_THE PROBLEM_
Each record is to be printed again precisely as it reads.

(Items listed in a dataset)
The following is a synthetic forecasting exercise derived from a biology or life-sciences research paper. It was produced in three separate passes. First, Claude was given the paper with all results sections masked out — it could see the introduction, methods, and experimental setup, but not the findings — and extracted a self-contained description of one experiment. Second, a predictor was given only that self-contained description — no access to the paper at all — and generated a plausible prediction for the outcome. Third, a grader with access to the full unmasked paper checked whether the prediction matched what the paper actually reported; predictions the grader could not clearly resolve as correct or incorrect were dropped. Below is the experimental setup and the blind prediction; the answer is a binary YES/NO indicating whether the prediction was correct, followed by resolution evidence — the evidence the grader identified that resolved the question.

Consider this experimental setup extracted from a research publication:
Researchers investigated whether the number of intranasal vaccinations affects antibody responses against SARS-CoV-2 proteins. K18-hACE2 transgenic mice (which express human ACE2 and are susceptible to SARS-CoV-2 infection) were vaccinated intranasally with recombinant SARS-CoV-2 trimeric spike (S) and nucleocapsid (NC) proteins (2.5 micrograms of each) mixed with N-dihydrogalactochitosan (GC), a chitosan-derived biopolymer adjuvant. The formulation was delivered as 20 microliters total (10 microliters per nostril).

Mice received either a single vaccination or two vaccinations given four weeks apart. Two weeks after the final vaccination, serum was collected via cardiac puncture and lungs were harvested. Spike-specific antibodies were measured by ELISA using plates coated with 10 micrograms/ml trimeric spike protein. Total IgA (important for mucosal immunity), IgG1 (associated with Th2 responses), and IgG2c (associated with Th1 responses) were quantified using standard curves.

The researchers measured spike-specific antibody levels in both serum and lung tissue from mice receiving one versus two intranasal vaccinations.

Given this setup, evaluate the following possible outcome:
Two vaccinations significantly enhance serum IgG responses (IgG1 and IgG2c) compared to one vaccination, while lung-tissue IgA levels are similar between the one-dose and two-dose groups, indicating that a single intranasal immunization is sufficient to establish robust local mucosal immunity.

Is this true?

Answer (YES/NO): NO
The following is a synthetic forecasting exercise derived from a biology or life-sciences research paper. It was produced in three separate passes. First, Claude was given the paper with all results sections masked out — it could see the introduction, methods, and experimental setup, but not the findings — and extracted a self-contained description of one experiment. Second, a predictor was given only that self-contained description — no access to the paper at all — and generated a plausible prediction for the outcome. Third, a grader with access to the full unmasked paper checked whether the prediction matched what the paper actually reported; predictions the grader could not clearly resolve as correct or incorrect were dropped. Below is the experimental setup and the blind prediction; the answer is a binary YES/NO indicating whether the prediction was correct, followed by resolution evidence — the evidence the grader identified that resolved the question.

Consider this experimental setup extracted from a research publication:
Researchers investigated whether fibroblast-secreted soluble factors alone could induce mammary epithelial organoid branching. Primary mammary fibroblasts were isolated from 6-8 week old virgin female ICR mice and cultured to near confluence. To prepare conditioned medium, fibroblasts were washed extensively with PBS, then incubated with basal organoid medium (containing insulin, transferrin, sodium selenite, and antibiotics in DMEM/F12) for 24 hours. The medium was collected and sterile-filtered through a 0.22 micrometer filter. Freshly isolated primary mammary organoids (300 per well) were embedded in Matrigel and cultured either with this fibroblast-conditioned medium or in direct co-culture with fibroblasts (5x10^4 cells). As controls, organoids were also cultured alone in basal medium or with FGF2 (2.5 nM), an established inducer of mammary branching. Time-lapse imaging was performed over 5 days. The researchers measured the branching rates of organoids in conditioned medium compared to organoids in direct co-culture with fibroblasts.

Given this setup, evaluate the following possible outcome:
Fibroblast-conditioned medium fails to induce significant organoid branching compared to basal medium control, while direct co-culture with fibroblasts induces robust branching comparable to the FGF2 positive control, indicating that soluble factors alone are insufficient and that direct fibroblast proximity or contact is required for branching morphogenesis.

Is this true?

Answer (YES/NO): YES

_WRITTEN SOLUTION_
The following is a synthetic forecasting exercise derived from a biology or life-sciences research paper. It was produced in three separate passes. First, Claude was given the paper with all results sections masked out — it could see the introduction, methods, and experimental setup, but not the findings — and extracted a self-contained description of one experiment. Second, a predictor was given only that self-contained description — no access to the paper at all — and generated a plausible prediction for the outcome. Third, a grader with access to the full unmasked paper checked whether the prediction matched what the paper actually reported; predictions the grader could not clearly resolve as correct or incorrect were dropped. Below is the experimental setup and the blind prediction; the answer is a binary YES/NO indicating whether the prediction was correct, followed by resolution evidence — the evidence the grader identified that resolved the question.

Consider this experimental setup extracted from a research publication:
Researchers investigated whether the number of intranasal vaccinations affects antibody responses against SARS-CoV-2 proteins. K18-hACE2 transgenic mice (which express human ACE2 and are susceptible to SARS-CoV-2 infection) were vaccinated intranasally with recombinant SARS-CoV-2 trimeric spike (S) and nucleocapsid (NC) proteins (2.5 micrograms of each) mixed with N-dihydrogalactochitosan (GC), a chitosan-derived biopolymer adjuvant. The formulation was delivered as 20 microliters total (10 microliters per nostril).

Mice received either a single vaccination or two vaccinations given four weeks apart. Two weeks after the final vaccination, serum was collected via cardiac puncture and lungs were harvested. Spike-specific antibodies were measured by ELISA using plates coated with 10 micrograms/ml trimeric spike protein. Total IgA (important for mucosal immunity), IgG1 (associated with Th2 responses), and IgG2c (associated with Th1 responses) were quantified using standard curves.

The researchers measured spike-specific antibody levels in both serum and lung tissue from mice receiving one versus two intranasal vaccinations.

Given this setup, evaluate the following possible outcome:
Two vaccinations significantly enhance serum IgG responses (IgG1 and IgG2c) compared to one vaccination, while lung-tissue IgA levels are similar between the one-dose and two-dose groups, indicating that a single intranasal immunization is sufficient to establish robust local mucosal immunity.

Is this true?

Answer (YES/NO): NO
The following is a synthetic forecasting exercise derived from a biology or life-sciences research paper. It was produced in three separate passes. First, Claude was given the paper with all results sections masked out — it could see the introduction, methods, and experimental setup, but not the findings — and extracted a self-contained description of one experiment. Second, a predictor was given only that self-contained description — no access to the paper at all — and generated a plausible prediction for the outcome. Third, a grader with access to the full unmasked paper checked whether the prediction matched what the paper actually reported; predictions the grader could not clearly resolve as correct or incorrect were dropped. Below is the experimental setup and the blind prediction; the answer is a binary YES/NO indicating whether the prediction was correct, followed by resolution evidence — the evidence the grader identified that resolved the question.

Consider this experimental setup extracted from a research publication:
Researchers investigated whether fibroblast-secreted soluble factors alone could induce mammary epithelial organoid branching. Primary mammary fibroblasts were isolated from 6-8 week old virgin female ICR mice and cultured to near confluence. To prepare conditioned medium, fibroblasts were washed extensively with PBS, then incubated with basal organoid medium (containing insulin, transferrin, sodium selenite, and antibiotics in DMEM/F12) for 24 hours. The medium was collected and sterile-filtered through a 0.22 micrometer filter. Freshly isolated primary mammary organoids (300 per well) were embedded in Matrigel and cultured either with this fibroblast-conditioned medium or in direct co-culture with fibroblasts (5x10^4 cells). As controls, organoids were also cultured alone in basal medium or with FGF2 (2.5 nM), an established inducer of mammary branching. Time-lapse imaging was performed over 5 days. The researchers measured the branching rates of organoids in conditioned medium compared to organoids in direct co-culture with fibroblasts.

Given this setup, evaluate the following possible outcome:
Fibroblast-conditioned medium fails to induce significant organoid branching compared to basal medium control, while direct co-culture with fibroblasts induces robust branching comparable to the FGF2 positive control, indicating that soluble factors alone are insufficient and that direct fibroblast proximity or contact is required for branching morphogenesis.

Is this true?

Answer (YES/NO): YES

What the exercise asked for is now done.